Text to read
_ _ _ _

Skip to main content

ParquetPushDecoder

Struct ParquetPushDecoder 

Source
pub struct ParquetPushDecoder {
    state: ParquetDecoderState,
}
Expand description

A push based Parquet Decoder

See ParquetPushDecoderBuilder for an example of how to build and use the decoder.

ParquetPushDecoder is a low level API for decoding Parquet data without an underlying reader for performing IO, and thus offers fine grained control over how data is fetched and decoded.

When more data is needed to make progress, instead of reading data directly from a reader, the decoder returns DecodeResult indicating what ranges are needed. Once the caller provides the requested ranges via Self::push_ranges, they try to decode again by calling Self::try_decode.

The decoder’s internal state tracks what has been already decoded and what is needed next.

Fields§

§state: ParquetDecoderState

The inner state.

This state is consumed on every transition and a new state is produced so the Rust compiler can ensure that the state is always valid and transitions are not missed.

Implementations§

Source§

impl ParquetPushDecoder

Source

pub fn try_decode(&mut self) -> Result<DecodeResult<RecordBatch>, ParquetError>

Attempt to decode the next batch of data, or return what data is needed

The the decoder communicates the next state with a DecodeResult

See full example in ParquetPushDecoderBuilder

use parquet::DecodeResult;
let mut decoder = get_decoder();
loop {
   match decoder.try_decode().unwrap() {
      DecodeResult::NeedsData(ranges) => {
        // The decoder needs more data. Fetch the data for the given ranges
        // call decoder.push_ranges(ranges, data) and call again
        push_data(&mut decoder, ranges);
      }
      DecodeResult::Data(batch) => {
        // Successfully decoded the next batch of data
        println!("Got batch with {} rows", batch.num_rows());
      }
      DecodeResult::Finished => {
        // The decoder has finished decoding all data
        break;
      }
   }
}
Source

pub fn try_next_reader( &mut self, ) -> Result<DecodeResult<ParquetRecordBatchReader>, ParquetError>

Return a ParquetRecordBatchReader that reads the next set of rows, or return what data is needed to produce it.

This API can be used to get a reader for decoding the next set of RecordBatches while proceeding to begin fetching data for the set (e.g row group)

_ _ _ _

Aim A
In the records, change "camera" to "viewer" and reproduce the lines, starting at the line containing "What is the" and continuing through the last of the records. Omit the pictures.
The text and the records have no connection to each other.

Stored items
_ _ _ _

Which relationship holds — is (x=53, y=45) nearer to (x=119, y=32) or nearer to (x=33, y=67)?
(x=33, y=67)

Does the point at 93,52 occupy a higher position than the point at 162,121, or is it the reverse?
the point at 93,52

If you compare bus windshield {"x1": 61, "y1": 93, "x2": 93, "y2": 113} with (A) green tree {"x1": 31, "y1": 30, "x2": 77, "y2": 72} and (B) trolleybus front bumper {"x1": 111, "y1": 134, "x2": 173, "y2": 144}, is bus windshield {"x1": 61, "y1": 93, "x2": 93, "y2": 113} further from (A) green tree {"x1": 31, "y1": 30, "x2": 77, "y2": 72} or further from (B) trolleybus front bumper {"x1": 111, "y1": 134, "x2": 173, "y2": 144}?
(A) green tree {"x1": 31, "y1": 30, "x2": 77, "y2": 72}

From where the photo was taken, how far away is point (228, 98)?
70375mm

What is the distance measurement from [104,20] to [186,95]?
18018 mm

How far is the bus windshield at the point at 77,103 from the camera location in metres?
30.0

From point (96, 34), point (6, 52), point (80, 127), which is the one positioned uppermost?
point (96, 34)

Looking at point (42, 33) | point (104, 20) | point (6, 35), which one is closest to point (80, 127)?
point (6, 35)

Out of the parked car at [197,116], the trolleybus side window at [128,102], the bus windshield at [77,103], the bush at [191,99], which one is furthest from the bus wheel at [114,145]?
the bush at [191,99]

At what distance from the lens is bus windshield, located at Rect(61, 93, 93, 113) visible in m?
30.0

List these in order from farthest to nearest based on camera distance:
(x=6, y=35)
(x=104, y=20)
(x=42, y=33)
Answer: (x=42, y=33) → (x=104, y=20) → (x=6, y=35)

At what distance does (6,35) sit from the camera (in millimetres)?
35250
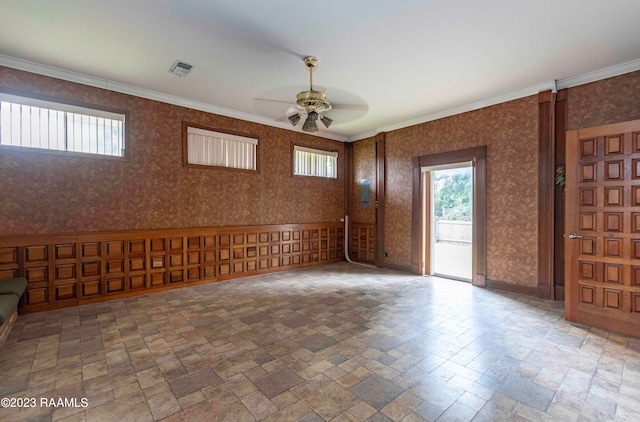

_ _ _ _

Aim B
Name every DecodeResult variant that the code example in the ParquetPushDecoder text matches on.

Full output A
What is the distance measurement from [104,20] to [186,95]?
18018 mm

How far is the bus windshield at the point at 77,103 from the viewer location in metres?
30.0

From point (96, 34), point (6, 52), point (80, 127), which is the one positioned uppermost?
point (96, 34)

Looking at point (42, 33) | point (104, 20) | point (6, 35), which one is closest to point (80, 127)?
point (6, 35)

Out of the parked car at [197,116], the trolleybus side window at [128,102], the bus windshield at [77,103], the bush at [191,99], which one is furthest from the bus wheel at [114,145]?
the bush at [191,99]

At what distance from the lens is bus windshield, located at Rect(61, 93, 93, 113) visible in m?
30.0

List these in order from farthest to nearest based on viewer distance:
(x=6, y=35)
(x=104, y=20)
(x=42, y=33)
Answer: (x=42, y=33) → (x=104, y=20) → (x=6, y=35)

At what distance does (6,35) sit from the viewer (in millimetres)?
35250

Full output B
NeedsData, Data, Finished